Copy out every line below that contains the string "point".

### INPUT RECORDS
• • •

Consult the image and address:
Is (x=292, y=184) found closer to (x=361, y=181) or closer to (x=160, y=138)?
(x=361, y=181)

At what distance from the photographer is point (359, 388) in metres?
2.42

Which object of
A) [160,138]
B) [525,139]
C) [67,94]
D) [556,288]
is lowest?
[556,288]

• • •

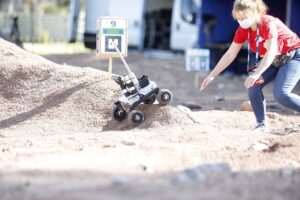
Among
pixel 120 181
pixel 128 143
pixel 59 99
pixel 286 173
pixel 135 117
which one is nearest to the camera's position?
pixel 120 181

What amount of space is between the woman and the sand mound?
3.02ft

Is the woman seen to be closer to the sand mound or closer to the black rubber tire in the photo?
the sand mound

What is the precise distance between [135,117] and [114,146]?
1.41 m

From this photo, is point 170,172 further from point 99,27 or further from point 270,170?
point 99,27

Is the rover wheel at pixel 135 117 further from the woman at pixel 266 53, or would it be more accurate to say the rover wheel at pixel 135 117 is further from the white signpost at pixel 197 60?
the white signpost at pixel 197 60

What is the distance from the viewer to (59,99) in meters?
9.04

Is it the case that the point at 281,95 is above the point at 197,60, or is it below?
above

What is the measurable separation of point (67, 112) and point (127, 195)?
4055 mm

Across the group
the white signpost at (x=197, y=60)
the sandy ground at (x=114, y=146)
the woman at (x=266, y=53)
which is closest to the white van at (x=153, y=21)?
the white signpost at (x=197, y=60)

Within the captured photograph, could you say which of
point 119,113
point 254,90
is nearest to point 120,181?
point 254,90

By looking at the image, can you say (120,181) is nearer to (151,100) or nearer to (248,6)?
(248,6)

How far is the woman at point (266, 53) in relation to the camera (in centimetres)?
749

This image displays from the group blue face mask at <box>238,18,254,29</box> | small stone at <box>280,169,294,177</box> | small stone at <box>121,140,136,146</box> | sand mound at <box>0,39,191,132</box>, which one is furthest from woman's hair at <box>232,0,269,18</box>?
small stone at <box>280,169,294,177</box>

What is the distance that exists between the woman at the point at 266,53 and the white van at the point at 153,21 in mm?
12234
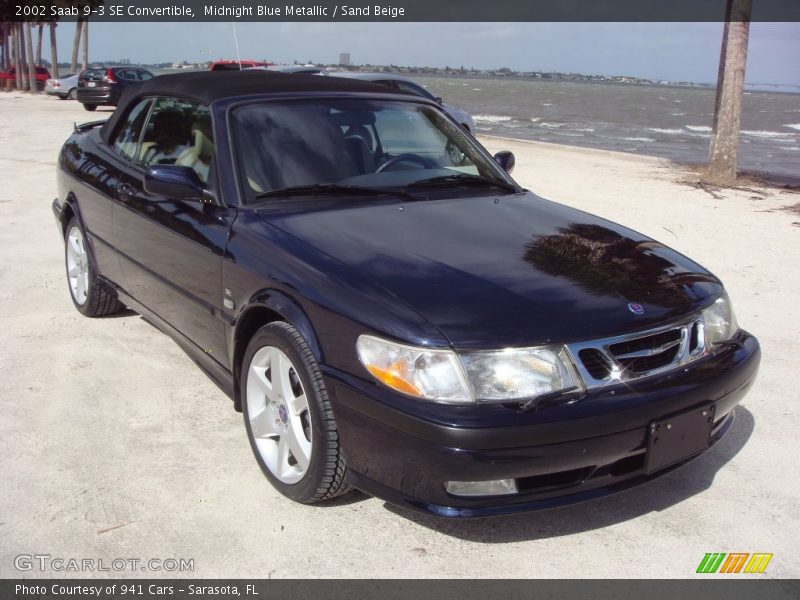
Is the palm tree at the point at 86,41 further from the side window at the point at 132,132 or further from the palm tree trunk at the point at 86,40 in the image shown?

• • •

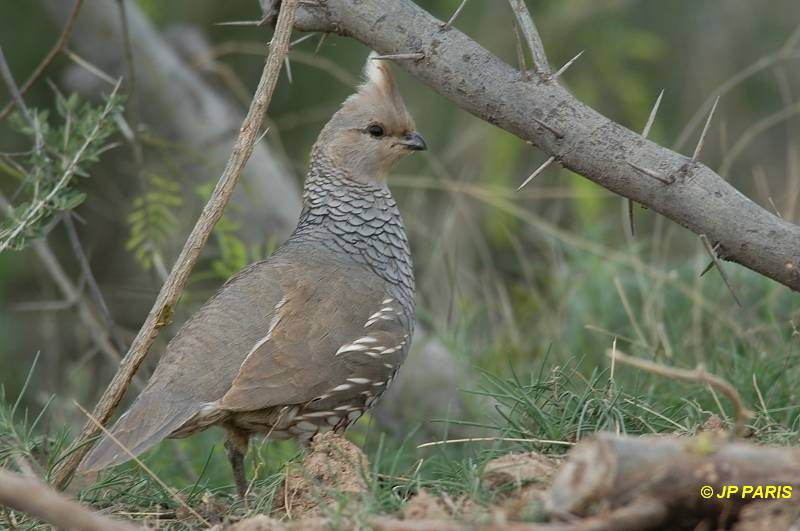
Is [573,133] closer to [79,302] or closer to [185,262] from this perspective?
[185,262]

• • •

### CORRECT ANSWER
At what distance from the photographer is point (359, 388) in metres?
From this photo, is point 170,172 further from point 99,27 or further from point 270,170?
point 99,27
Is it the case that the point at 281,95 is above the point at 197,60, or is it below?
What is the measurable separation of point (67, 112) and point (127, 195)?
point 119,113
point 254,90
is nearest to point 120,181?
point 254,90
How far is the woman at point (266, 53) in relation to the camera (in centimetres)?
What is the distance that exists between the woman at the point at 266,53 and the white van at the point at 153,21 in mm?
Is the palm tree at the point at 86,41 further from the side window at the point at 132,132 or further from the palm tree trunk at the point at 86,40 in the image shown?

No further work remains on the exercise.